WORK REQUIRED =>
Find "United States, site lebec_CA-34." in the data, then restate the line it sits in and every later line word for word, ending with the last line.

DATA RECORDS =>
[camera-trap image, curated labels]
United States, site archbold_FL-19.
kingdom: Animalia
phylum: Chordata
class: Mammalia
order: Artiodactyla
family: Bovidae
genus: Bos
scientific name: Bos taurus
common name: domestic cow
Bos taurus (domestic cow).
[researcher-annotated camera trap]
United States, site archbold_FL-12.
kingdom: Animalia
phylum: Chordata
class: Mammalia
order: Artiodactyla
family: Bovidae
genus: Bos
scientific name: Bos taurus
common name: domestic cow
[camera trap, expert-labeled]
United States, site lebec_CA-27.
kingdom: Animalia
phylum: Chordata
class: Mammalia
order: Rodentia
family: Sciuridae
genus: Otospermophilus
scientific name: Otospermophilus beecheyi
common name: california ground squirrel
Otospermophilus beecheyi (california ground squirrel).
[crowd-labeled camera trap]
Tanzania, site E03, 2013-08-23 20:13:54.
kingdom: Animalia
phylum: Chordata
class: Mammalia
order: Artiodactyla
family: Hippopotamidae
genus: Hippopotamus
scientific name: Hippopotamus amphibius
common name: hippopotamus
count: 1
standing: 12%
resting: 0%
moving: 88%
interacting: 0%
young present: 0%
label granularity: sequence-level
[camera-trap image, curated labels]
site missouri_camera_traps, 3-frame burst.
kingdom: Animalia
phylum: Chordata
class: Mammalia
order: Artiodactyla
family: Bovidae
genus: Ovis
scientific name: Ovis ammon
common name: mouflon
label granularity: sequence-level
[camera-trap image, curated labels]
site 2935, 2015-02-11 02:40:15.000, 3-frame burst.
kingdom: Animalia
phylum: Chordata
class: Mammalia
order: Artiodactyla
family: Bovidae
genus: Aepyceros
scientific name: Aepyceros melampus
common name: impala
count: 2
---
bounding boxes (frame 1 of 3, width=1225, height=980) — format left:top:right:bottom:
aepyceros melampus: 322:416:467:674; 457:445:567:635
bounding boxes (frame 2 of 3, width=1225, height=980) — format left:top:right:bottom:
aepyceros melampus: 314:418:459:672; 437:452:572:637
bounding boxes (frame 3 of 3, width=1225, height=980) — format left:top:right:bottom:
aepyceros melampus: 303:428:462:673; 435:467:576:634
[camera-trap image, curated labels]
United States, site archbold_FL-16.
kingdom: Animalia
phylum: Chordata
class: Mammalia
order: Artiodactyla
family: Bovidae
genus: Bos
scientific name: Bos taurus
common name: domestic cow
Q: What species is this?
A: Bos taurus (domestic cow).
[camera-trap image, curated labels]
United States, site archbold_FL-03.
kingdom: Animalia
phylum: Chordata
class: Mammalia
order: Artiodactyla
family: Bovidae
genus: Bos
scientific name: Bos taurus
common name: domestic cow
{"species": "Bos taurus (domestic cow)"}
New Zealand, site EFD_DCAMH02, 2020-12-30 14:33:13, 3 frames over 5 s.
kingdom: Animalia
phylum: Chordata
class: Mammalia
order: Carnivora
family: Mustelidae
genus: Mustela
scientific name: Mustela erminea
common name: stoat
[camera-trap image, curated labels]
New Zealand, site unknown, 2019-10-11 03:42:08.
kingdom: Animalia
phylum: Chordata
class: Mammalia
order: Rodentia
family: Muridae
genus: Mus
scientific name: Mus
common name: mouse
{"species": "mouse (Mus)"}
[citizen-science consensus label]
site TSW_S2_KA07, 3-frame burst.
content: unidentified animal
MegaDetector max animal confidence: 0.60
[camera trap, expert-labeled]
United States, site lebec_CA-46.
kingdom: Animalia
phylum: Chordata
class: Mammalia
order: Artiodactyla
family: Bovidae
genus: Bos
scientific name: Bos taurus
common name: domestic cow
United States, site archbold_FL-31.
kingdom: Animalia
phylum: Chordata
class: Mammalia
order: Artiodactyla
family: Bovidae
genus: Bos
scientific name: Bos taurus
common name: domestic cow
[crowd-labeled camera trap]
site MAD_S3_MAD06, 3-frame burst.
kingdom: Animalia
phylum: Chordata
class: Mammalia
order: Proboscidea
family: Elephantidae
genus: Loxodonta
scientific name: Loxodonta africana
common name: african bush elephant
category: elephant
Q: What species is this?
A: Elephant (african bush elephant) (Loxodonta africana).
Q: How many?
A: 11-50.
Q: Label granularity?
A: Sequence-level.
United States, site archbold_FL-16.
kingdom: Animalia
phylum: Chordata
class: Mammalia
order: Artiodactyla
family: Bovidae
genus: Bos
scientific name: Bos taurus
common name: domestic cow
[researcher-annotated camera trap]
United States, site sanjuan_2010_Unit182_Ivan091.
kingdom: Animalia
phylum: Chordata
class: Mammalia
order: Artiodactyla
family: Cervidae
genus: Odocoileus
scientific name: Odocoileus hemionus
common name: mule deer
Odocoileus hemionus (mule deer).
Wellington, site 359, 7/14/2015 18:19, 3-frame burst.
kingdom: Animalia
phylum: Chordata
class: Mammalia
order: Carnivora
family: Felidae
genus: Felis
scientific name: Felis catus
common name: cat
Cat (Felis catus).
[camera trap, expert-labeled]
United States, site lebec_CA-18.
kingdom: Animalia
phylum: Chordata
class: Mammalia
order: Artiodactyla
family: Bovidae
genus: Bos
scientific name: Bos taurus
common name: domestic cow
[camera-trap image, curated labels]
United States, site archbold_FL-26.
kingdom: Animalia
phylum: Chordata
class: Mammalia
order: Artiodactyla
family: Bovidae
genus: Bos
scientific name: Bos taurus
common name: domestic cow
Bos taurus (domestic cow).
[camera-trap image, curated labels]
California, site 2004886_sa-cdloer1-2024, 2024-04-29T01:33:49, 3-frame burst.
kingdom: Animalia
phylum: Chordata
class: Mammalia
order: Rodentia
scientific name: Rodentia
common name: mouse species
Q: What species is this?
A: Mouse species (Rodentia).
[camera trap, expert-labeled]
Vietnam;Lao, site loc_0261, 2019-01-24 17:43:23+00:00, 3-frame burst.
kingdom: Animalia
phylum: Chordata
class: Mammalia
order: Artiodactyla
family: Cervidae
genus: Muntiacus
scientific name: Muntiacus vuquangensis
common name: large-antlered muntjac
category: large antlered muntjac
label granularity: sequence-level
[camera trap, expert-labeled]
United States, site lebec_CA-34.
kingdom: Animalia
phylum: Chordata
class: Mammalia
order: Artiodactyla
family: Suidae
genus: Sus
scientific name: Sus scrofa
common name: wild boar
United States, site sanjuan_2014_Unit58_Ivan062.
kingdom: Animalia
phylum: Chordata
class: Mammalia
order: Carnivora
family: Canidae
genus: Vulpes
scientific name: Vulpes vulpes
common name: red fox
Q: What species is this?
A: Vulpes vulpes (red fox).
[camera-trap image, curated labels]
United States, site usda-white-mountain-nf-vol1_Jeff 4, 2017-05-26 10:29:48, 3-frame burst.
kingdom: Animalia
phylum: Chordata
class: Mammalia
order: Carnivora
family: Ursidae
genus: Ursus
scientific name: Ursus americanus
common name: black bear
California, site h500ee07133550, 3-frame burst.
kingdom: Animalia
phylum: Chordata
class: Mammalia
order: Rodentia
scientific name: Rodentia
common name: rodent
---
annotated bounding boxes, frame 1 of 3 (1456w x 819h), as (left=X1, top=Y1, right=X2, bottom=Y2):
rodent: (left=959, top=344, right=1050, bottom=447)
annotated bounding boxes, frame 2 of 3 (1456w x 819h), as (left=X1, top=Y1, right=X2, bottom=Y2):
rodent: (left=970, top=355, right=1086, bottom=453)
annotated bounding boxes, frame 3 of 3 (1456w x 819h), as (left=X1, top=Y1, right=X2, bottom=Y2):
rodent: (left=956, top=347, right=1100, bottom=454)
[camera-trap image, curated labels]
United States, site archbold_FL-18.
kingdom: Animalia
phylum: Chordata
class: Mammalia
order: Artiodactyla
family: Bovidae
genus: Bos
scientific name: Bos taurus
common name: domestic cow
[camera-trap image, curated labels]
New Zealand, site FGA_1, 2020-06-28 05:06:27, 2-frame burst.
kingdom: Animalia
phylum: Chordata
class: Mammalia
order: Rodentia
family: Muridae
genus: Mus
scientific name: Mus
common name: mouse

RESULT OF THE EXERCISE =>
United States, site lebec_CA-34.
kingdom: Animalia
phylum: Chordata
class: Mammalia
order: Artiodactyla
family: Suidae
genus: Sus
scientific name: Sus scrofa
common name: wild boar
United States, site sanjuan_2014_Unit58_Ivan062.
kingdom: Animalia
phylum: Chordata
class: Mammalia
order: Carnivora
family: Canidae
genus: Vulpes
scientific name: Vulpes vulpes
common name: red fox
Q: What species is this?
A: Vulpes vulpes (red fox).
[camera-trap image, curated labels]
United States, site usda-white-mountain-nf-vol1_Jeff 4, 2017-05-26 10:29:48, 3-frame burst.
kingdom: Animalia
phylum: Chordata
class: Mammalia
order: Carnivora
family: Ursidae
genus: Ursus
scientific name: Ursus americanus
common name: black bear
California, site h500ee07133550, 3-frame burst.
kingdom: Animalia
phylum: Chordata
class: Mammalia
order: Rodentia
scientific name: Rodentia
common name: rodent
---
annotated bounding boxes, frame 1 of 3 (1456w x 819h), as (left=X1, top=Y1, right=X2, bottom=Y2):
rodent: (left=959, top=344, right=1050, bottom=447)
annotated bounding boxes, frame 2 of 3 (1456w x 819h), as (left=X1, top=Y1, right=X2, bottom=Y2):
rodent: (left=970, top=355, right=1086, bottom=453)
annotated bounding boxes, frame 3 of 3 (1456w x 819h), as (left=X1, top=Y1, right=X2, bottom=Y2):
rodent: (left=956, top=347, right=1100, bottom=454)
[camera-trap image, curated labels]
United States, site archbold_FL-18.
kingdom: Animalia
phylum: Chordata
class: Mammalia
order: Artiodactyla
family: Bovidae
genus: Bos
scientific name: Bos taurus
common name: domestic cow
[camera-trap image, curated labels]
New Zealand, site FGA_1, 2020-06-28 05:06:27, 2-frame burst.
kingdom: Animalia
phylum: Chordata
class: Mammalia
order: Rodentia
family: Muridae
genus: Mus
scientific name: Mus
common name: mouse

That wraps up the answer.